PROBLEM STATEMENT - Copy out the lines below word for word, starting at the line containing "If you compare" and ending at the line containing "which is nearest to (76,282)?". Include both of those lines and nothing else.

>> start GIVEN RECORDS

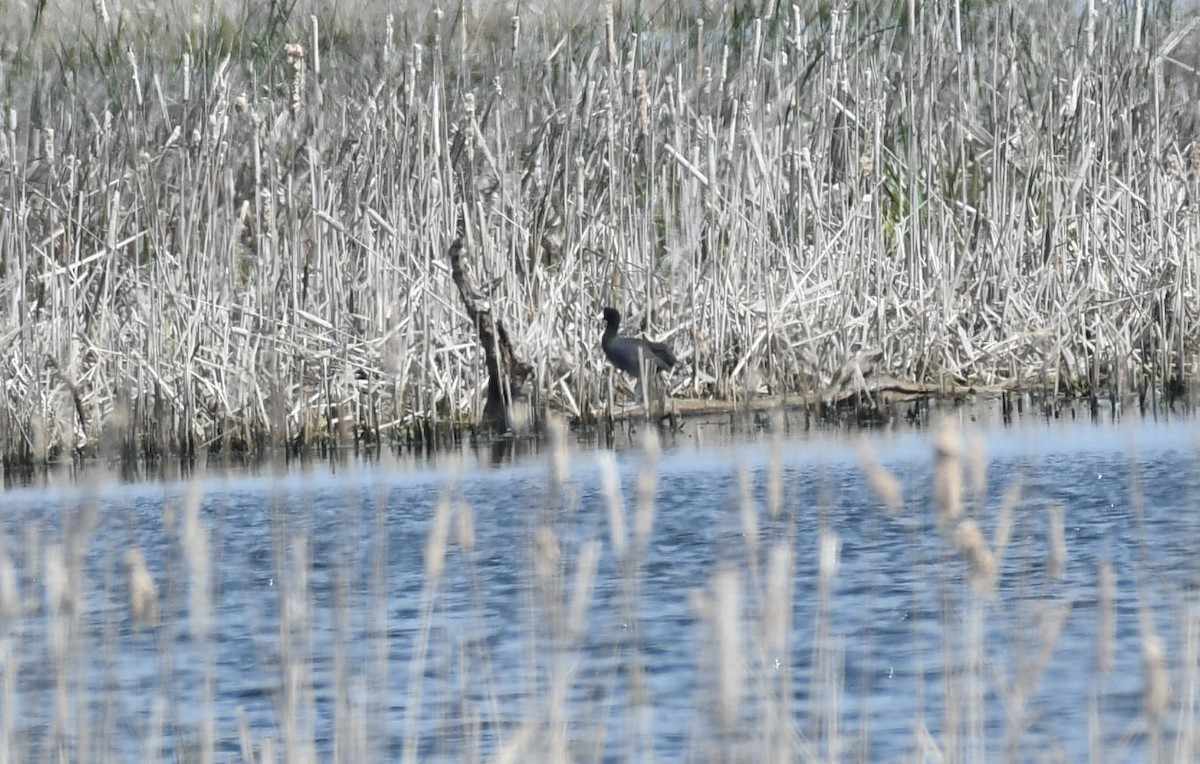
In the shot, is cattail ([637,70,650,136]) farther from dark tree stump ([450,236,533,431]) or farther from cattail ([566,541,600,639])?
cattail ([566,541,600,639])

>> end GIVEN RECORDS
>> start GIVEN RECORDS

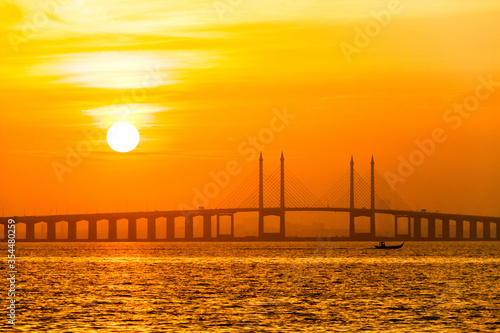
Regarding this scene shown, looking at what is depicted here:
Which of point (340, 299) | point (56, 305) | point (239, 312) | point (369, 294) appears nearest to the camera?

>> end GIVEN RECORDS
>> start GIVEN RECORDS

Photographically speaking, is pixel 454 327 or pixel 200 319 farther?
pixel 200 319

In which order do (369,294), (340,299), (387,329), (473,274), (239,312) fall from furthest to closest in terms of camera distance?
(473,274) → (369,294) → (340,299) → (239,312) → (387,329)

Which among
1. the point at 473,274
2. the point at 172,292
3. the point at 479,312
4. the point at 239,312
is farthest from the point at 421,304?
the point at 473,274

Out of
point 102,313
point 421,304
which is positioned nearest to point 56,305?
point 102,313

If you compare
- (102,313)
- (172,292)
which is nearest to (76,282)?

>> end GIVEN RECORDS

EXERCISE ANSWER -
If you compare
- (102,313)
- (172,292)
which is nearest to (76,282)?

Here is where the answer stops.